Should You Be Tricking Customers To Grow Your Retail Sales?
By Bob Phibbs
I was waiting for the snow to clear, de-icing to commence and basically to get to Florida last fall when I picked up United's in-flight magazine Hemispheres.
It featured a profile on Brian Wansink's work to get kids to eat better in the school cafeteria. It was a fascinating study of how humans behave.
Yes, students are humans.
Wansink placed fruit in attractive bowls by the cash register, and create signs urging kids to eat it.
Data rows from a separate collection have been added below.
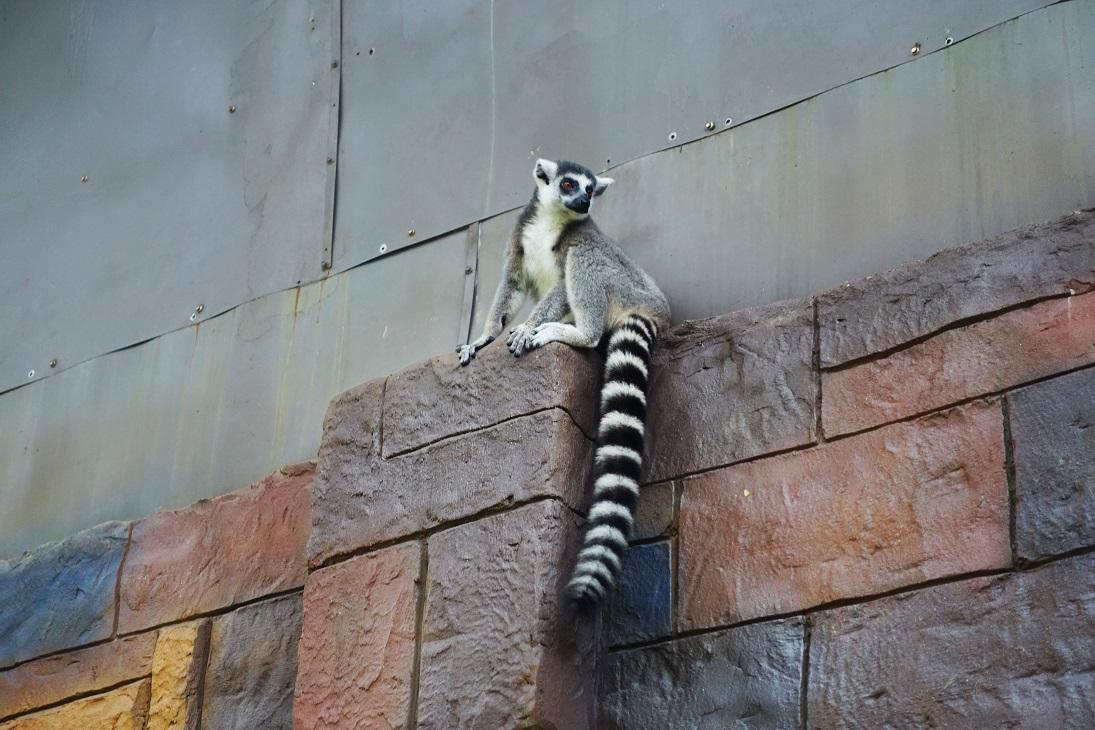 ▲珍珠野生動物園中,看得到瀕臨絕種的萌萌狐猴。(圖/shutterstock.com)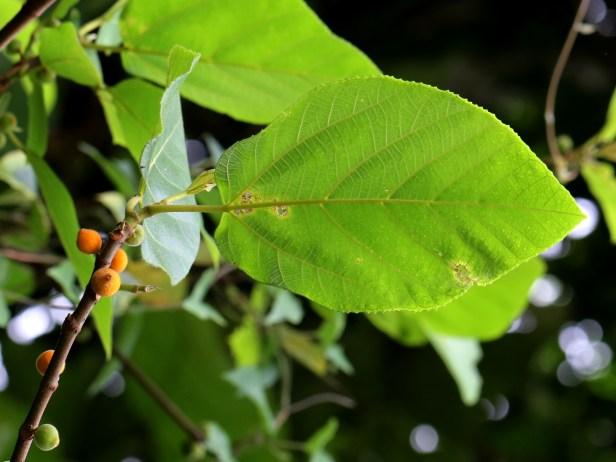 Ficus fulva 3Y3A0345.JPG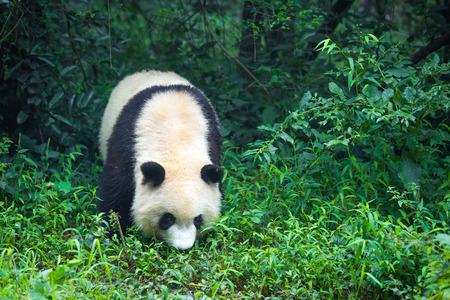 Jedna dorosła panda wielka spacerująca po lesie w Chinach, Azja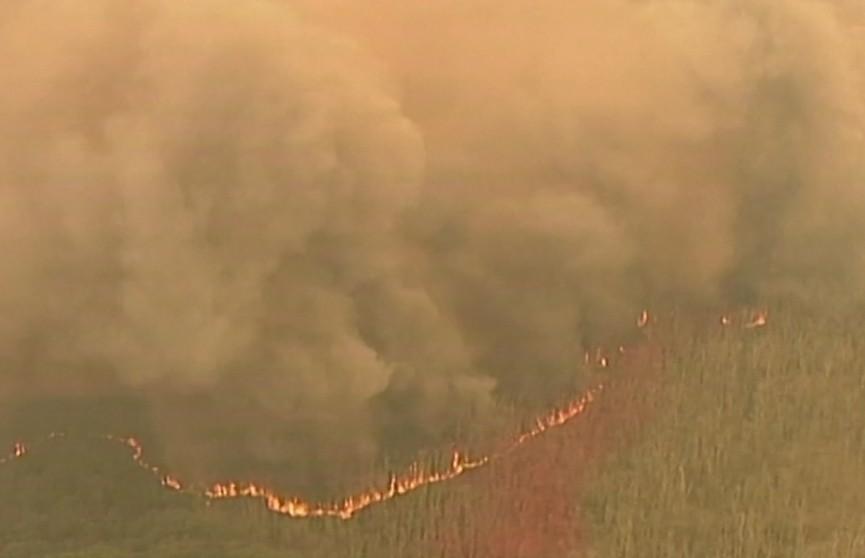 Пожары в Австралии: объявлено чрезвычайное положение
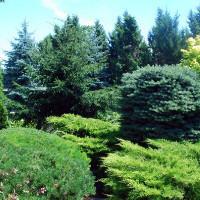 Хвойные растения фото с названиями и описанием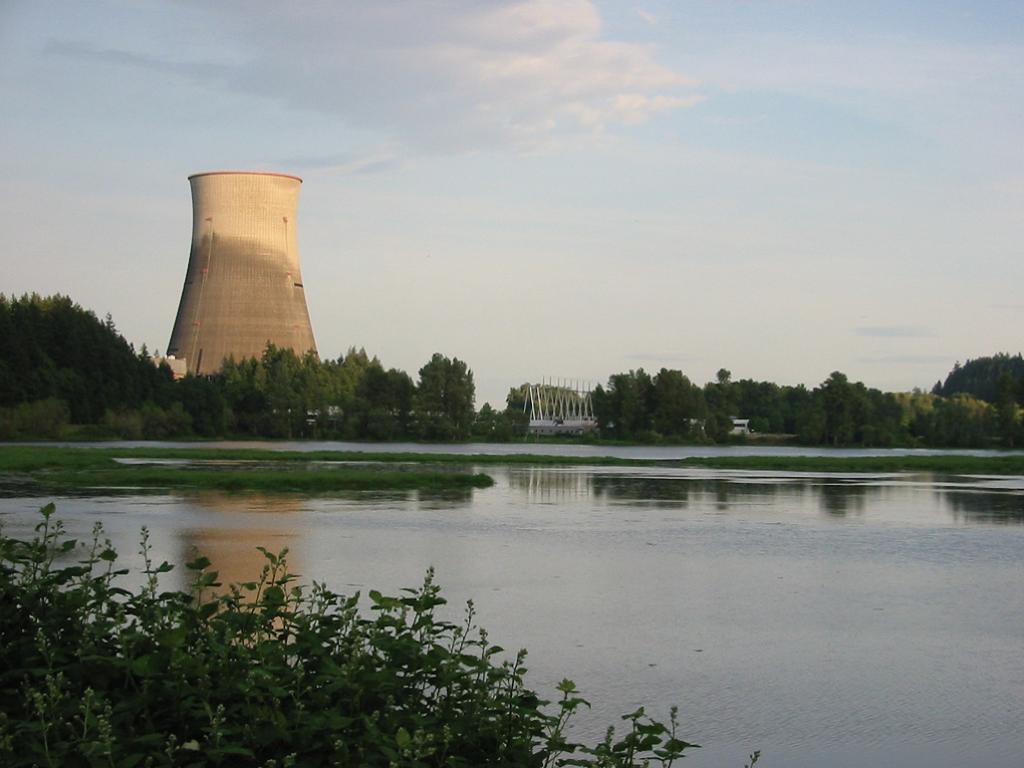 Nuclear Power Design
The school lunch manager Charlene O’Connor was skeptical. “It sounded too easy,” she says. “If they weren’t going to take fruit in the middle of the cafeteria line, why would they take it at the end?”
Still, she was willing to give it a shot, and put Wansink’s suggestions into practice. Two months later, in March, she sold more than 1,000 pieces of fruit—four times what the school had sold the previous December."
Could understanding how human behavior helps students eat better help you sell more products in your retail store?
It's about noticing how humans behave.
Contrast that curiosity in where we place the add-ons (the fruit) to a call I received a couple months ago from a reporter from a local station looking to feature my YouTube video on How Servers Can Get Better Tips.
I came to find out the reporter wanted me to talk about the secrets servers use to get you to tip them. "Not interested," I said and hung up.
How about the CNBC special on Supermarkets Inc purporting to show you how grocery stores "trick" you with canned soup, aisles divided in two and more?
Is it really trickery?
Or understanding human shopping behaviors? I believe the latter.
What's missing in retail, hospitality and food service businesses these days is that inquiry into the psychology of why people do what they do.
Sure mobile technology is out to make us into rats clicking our smartphones for the cheese (discount or reward points) but few are looking at simple reasons we buy.
The right combination of products...
The placement of ancillary items that makes a system for haircare, a system for putting down a floor, a dazzling diamond ensemble...
The curve of the display tables so there are no sharp edges...
The overhead lighting to make the merchandise pop...
The customer's path through the store that draws them deeper.
All of it entices or overwhelms customers.
That, in turn, keeps them from buying or invites them to buy it. That day. At full price. From you.